Provide a verbatim copy of all the records below, leaving the images out.

## Captioned web image data
···

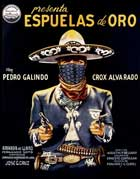 Spurs of Gold - 11 x 17 Movie Poster - Spanish Style A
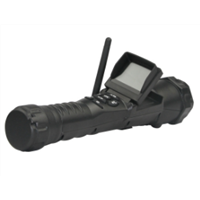 1080P Flashlight Video Camcorder FL70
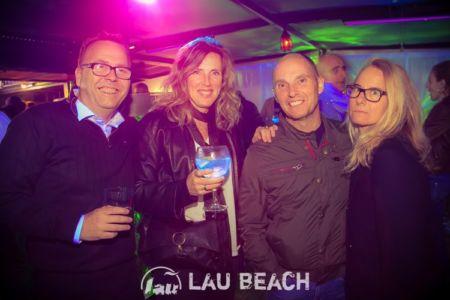 LAU Beach Innauguracio2018 18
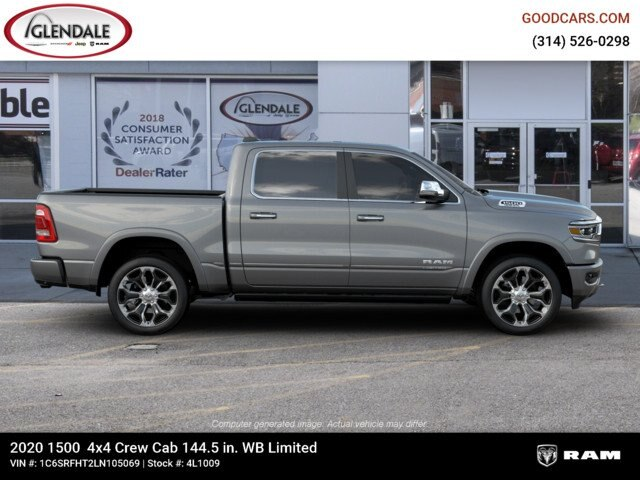 2020 Ram 1500 Crew Cab 4x4,  Pickup #4L1009 - photo 10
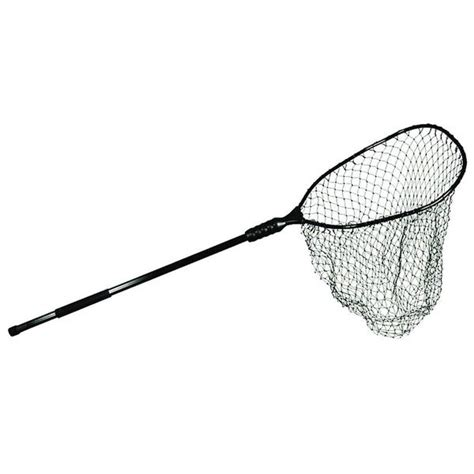 Large Boat Landing Net by Ego Ego X Large Landing Net West Marine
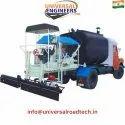 Universal Bitumen Storage Tank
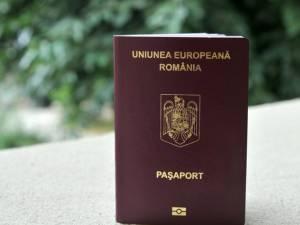 Noul program de la Serviciul Pașapoarte Suceava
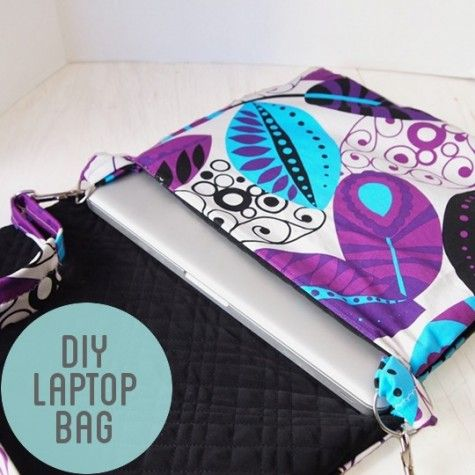 Sew a Tailor Made Laptop BagAndrian Taufik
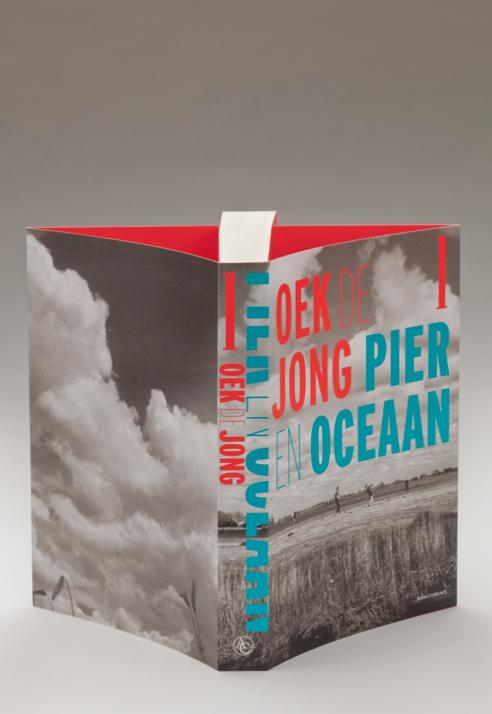 Pier en Oceaan by Oek de Jong 3
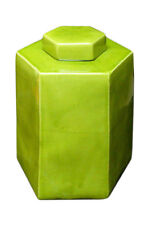 Chinese Hand Glazed Light Olive Green Porcelain Hexagon Jar vs716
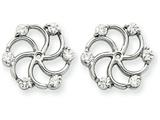 14k White Gold Diamond Earring Jacket Mountings style: XJ47W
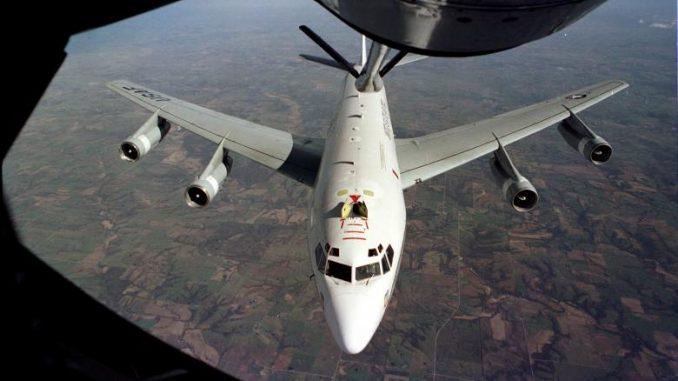 سي-135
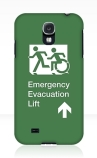Accessible Exit Sign Project Wheelchair Wheelie Running Man Symbol Means of Egress Icon Disability Emergency Evacuation Fire Safety Lift Elevator Samsung Galaxy Case 4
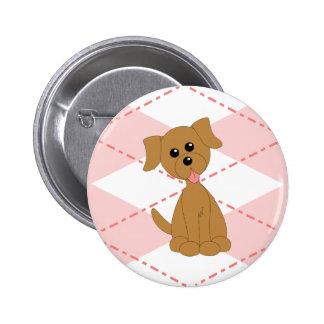 Preppy Puppy Pinback Button
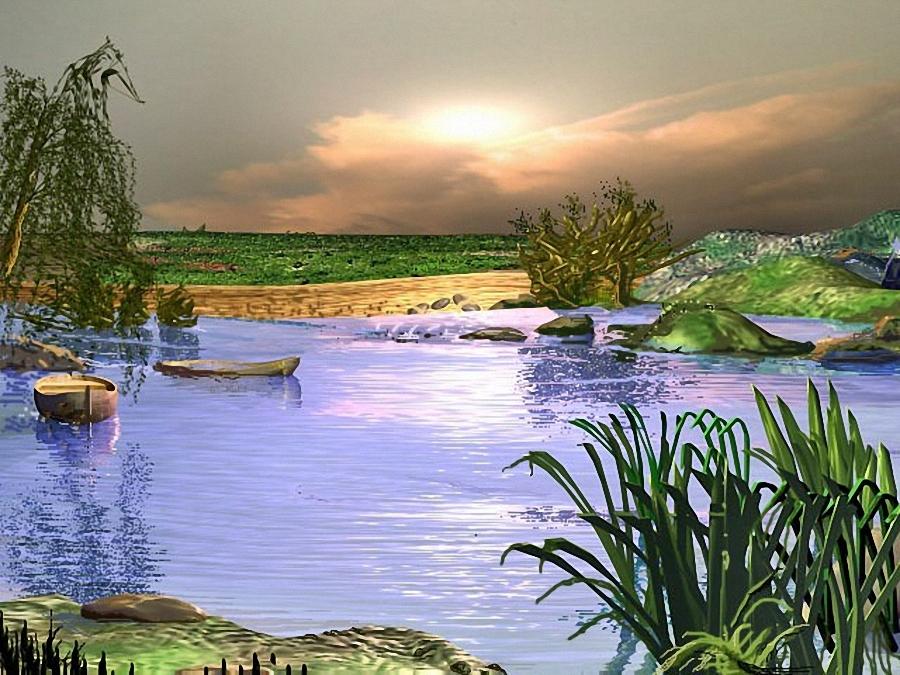 لوحات رائعة لطبيعة خلابة 13559475311.jpg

···

## Response for this exercise
 Spurs of Gold - 11 x 17 Movie Poster - Spanish Style A
 1080P Flashlight Video Camcorder FL70
 LAU Beach Innauguracio2018 18
 2020 Ram 1500 Crew Cab 4x4,  Pickup #4L1009 - photo 10
 Large Boat Landing Net by Ego Ego X Large Landing Net West Marine
 Universal Bitumen Storage Tank
 Noul program de la Serviciul Pașapoarte Suceava
 Sew a Tailor Made Laptop BagAndrian Taufik
 Pier en Oceaan by Oek de Jong 3
 Chinese Hand Glazed Light Olive Green Porcelain Hexagon Jar vs716
 14k White Gold Diamond Earring Jacket Mountings style: XJ47W
 سي-135
Accessible Exit Sign Project Wheelchair Wheelie Running Man Symbol Means of Egress Icon Disability Emergency Evacuation Fire Safety Lift Elevator Samsung Galaxy Case 4
 Preppy Puppy Pinback Button
 لوحات رائعة لطبيعة خلابة 13559475311.jpg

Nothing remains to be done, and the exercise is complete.